Even politicians get into the malaprop act. A former prime minister of Australia once said that nobody, regardless of how well-educated, could be the “suppository of all wisdom.” Former Texas Gov. Rick Perry referred to states as the “lavatories of innovation.” Marjorie Taylor Greene has referred to Nazi-style police as “gazpacho.”

Baseball legend Yogi Berra was the master of malaprop. He described a switch hitter who could hit either left or right handed as “amphibious.” Commenting on politics, he noted that “Texas has a lot of electrical votes.”

One of the most common aspects of humor is the unexpected. An aphorism is a folk saying.
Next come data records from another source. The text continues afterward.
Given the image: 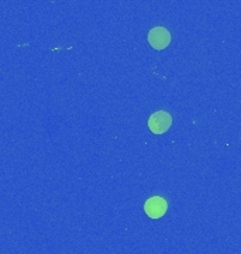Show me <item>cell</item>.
I'll return each mask as SVG.
<instances>
[{
    "instance_id": "cell-1",
    "label": "cell",
    "mask_w": 241,
    "mask_h": 254,
    "mask_svg": "<svg viewBox=\"0 0 241 254\" xmlns=\"http://www.w3.org/2000/svg\"><path fill=\"white\" fill-rule=\"evenodd\" d=\"M172 125V118L170 113L160 110L152 113L151 118L148 120V127L154 134H164L165 131H168V128Z\"/></svg>"
},
{
    "instance_id": "cell-2",
    "label": "cell",
    "mask_w": 241,
    "mask_h": 254,
    "mask_svg": "<svg viewBox=\"0 0 241 254\" xmlns=\"http://www.w3.org/2000/svg\"><path fill=\"white\" fill-rule=\"evenodd\" d=\"M148 43L154 50H164L170 46L171 34L165 27H154L148 33Z\"/></svg>"
},
{
    "instance_id": "cell-3",
    "label": "cell",
    "mask_w": 241,
    "mask_h": 254,
    "mask_svg": "<svg viewBox=\"0 0 241 254\" xmlns=\"http://www.w3.org/2000/svg\"><path fill=\"white\" fill-rule=\"evenodd\" d=\"M167 209H168V203H167V200L164 199V198H161V196H152L144 205L145 213L151 219L162 218L167 213Z\"/></svg>"
}]
</instances>
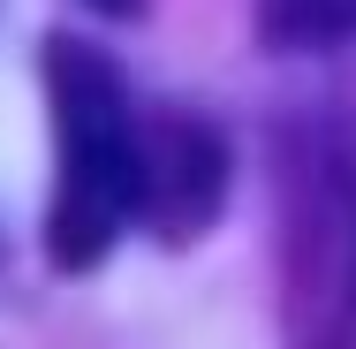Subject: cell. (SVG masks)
<instances>
[{
	"instance_id": "277c9868",
	"label": "cell",
	"mask_w": 356,
	"mask_h": 349,
	"mask_svg": "<svg viewBox=\"0 0 356 349\" xmlns=\"http://www.w3.org/2000/svg\"><path fill=\"white\" fill-rule=\"evenodd\" d=\"M258 31L281 54H326L356 38V0H258Z\"/></svg>"
},
{
	"instance_id": "7a4b0ae2",
	"label": "cell",
	"mask_w": 356,
	"mask_h": 349,
	"mask_svg": "<svg viewBox=\"0 0 356 349\" xmlns=\"http://www.w3.org/2000/svg\"><path fill=\"white\" fill-rule=\"evenodd\" d=\"M281 334L356 349V160L326 130H296L281 160Z\"/></svg>"
},
{
	"instance_id": "5b68a950",
	"label": "cell",
	"mask_w": 356,
	"mask_h": 349,
	"mask_svg": "<svg viewBox=\"0 0 356 349\" xmlns=\"http://www.w3.org/2000/svg\"><path fill=\"white\" fill-rule=\"evenodd\" d=\"M83 8H99V15H137L144 0H83Z\"/></svg>"
},
{
	"instance_id": "6da1fadb",
	"label": "cell",
	"mask_w": 356,
	"mask_h": 349,
	"mask_svg": "<svg viewBox=\"0 0 356 349\" xmlns=\"http://www.w3.org/2000/svg\"><path fill=\"white\" fill-rule=\"evenodd\" d=\"M46 107H54L46 251L61 274H91L122 243V228H144V114L122 69L69 31L46 38Z\"/></svg>"
},
{
	"instance_id": "3957f363",
	"label": "cell",
	"mask_w": 356,
	"mask_h": 349,
	"mask_svg": "<svg viewBox=\"0 0 356 349\" xmlns=\"http://www.w3.org/2000/svg\"><path fill=\"white\" fill-rule=\"evenodd\" d=\"M227 198V137L190 107L144 114V228L159 243H190Z\"/></svg>"
}]
</instances>
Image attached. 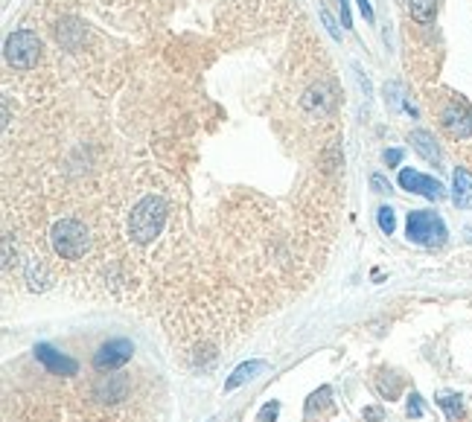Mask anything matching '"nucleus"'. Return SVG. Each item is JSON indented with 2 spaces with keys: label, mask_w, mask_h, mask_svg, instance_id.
<instances>
[{
  "label": "nucleus",
  "mask_w": 472,
  "mask_h": 422,
  "mask_svg": "<svg viewBox=\"0 0 472 422\" xmlns=\"http://www.w3.org/2000/svg\"><path fill=\"white\" fill-rule=\"evenodd\" d=\"M167 204L160 196H143L128 213V236L135 245H152L167 227Z\"/></svg>",
  "instance_id": "f257e3e1"
},
{
  "label": "nucleus",
  "mask_w": 472,
  "mask_h": 422,
  "mask_svg": "<svg viewBox=\"0 0 472 422\" xmlns=\"http://www.w3.org/2000/svg\"><path fill=\"white\" fill-rule=\"evenodd\" d=\"M50 245L61 259L76 263V259H85V253L91 251V230L85 227V221L68 216V219H61V221L53 224Z\"/></svg>",
  "instance_id": "f03ea898"
},
{
  "label": "nucleus",
  "mask_w": 472,
  "mask_h": 422,
  "mask_svg": "<svg viewBox=\"0 0 472 422\" xmlns=\"http://www.w3.org/2000/svg\"><path fill=\"white\" fill-rule=\"evenodd\" d=\"M405 233L417 245L441 248L446 242V224L432 210H414V213H409V221H405Z\"/></svg>",
  "instance_id": "7ed1b4c3"
},
{
  "label": "nucleus",
  "mask_w": 472,
  "mask_h": 422,
  "mask_svg": "<svg viewBox=\"0 0 472 422\" xmlns=\"http://www.w3.org/2000/svg\"><path fill=\"white\" fill-rule=\"evenodd\" d=\"M41 56V38L32 29H18L6 38V61L18 70H29L38 64Z\"/></svg>",
  "instance_id": "20e7f679"
},
{
  "label": "nucleus",
  "mask_w": 472,
  "mask_h": 422,
  "mask_svg": "<svg viewBox=\"0 0 472 422\" xmlns=\"http://www.w3.org/2000/svg\"><path fill=\"white\" fill-rule=\"evenodd\" d=\"M132 355H135V344L132 341H125V338H114L108 341V344H102L100 350H96L93 355V367L105 373V370H117L123 364L132 361Z\"/></svg>",
  "instance_id": "39448f33"
},
{
  "label": "nucleus",
  "mask_w": 472,
  "mask_h": 422,
  "mask_svg": "<svg viewBox=\"0 0 472 422\" xmlns=\"http://www.w3.org/2000/svg\"><path fill=\"white\" fill-rule=\"evenodd\" d=\"M399 187L409 189V192H417V196L429 198V201H443L446 198V187L441 181H434V178L417 172V169H402L399 172Z\"/></svg>",
  "instance_id": "423d86ee"
},
{
  "label": "nucleus",
  "mask_w": 472,
  "mask_h": 422,
  "mask_svg": "<svg viewBox=\"0 0 472 422\" xmlns=\"http://www.w3.org/2000/svg\"><path fill=\"white\" fill-rule=\"evenodd\" d=\"M441 123L446 128V134L452 140H466L472 134V111L466 102H452L443 114H441Z\"/></svg>",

When we expect a conventional expression or cliché, and find it is jammed up against another that doesn’t quite fit, linguistic fun and folly follows.

A malaphor mixes two aphorisms in a comical way. The term was coined by Lawrence Harrison in 1976. He recognized something about the way people talk, and he hit the nail right on the nose. There’s a fellow nowadays who runs a blog about them. He calls himself “The Malaphor King.”

“You’ve opened a can of worms, now lie in it.” We sort of understand what’s going on here, but the imagery is ridiculous. If you say, “that’s no skin off my teeth” you might convey the general lack of concern, at the risk of some silliness. “Out of the woods and into the fire” mixes “we’re not out of the woods yet” and “out of the frying pan and into the fire.”

Gyles Brandreth gets credit for “I can read him like the back of my book,” and “it sticks out like a sore neck,” and “he’s burning the midnight oil from both ends.” Like many writers, he may have collected rather than coined these, but he deserves thanks for writing them down.

The sainted (but not-yet-snuffled-off-this-moral-curl) Richard Lederer, author of many books about the lighter side of language, has offered these: “It’s time to swallow the bullet,” and “let dead dogs lie,” and “he’s between a rock and the deep blue sea.”

Language has many uses; its unintended uses may end up being fun. “We could stand here until the cows turn blue.” Or, alternatively, somebody might say, “the sacred cows will come home to roost.” Something impossible won’t happen “until the pigs freeze over.” “Does a wild bear [poop] in the wind?” I guess this is barnyard humor.

Malapropisms and mixed metaphors can be funny, but what do you get when you combine the two? The basket offspring of the infestuous union is a special kind of malaphor. Sometimes a pun is involved, so be wear of them.

To distinguish them from other malaphors, I’m going to make an ad hockey move, and call it a punaphore. I just coined the term, which may be poolish of me.

“It’s like looking for a needle in a hayride.” “You could have knocked me over with a fender.” “They are diabolically opposed.” “He’s a wolf in cheap clothing.”

You get the idea. Maybe it’s time to decease and desist.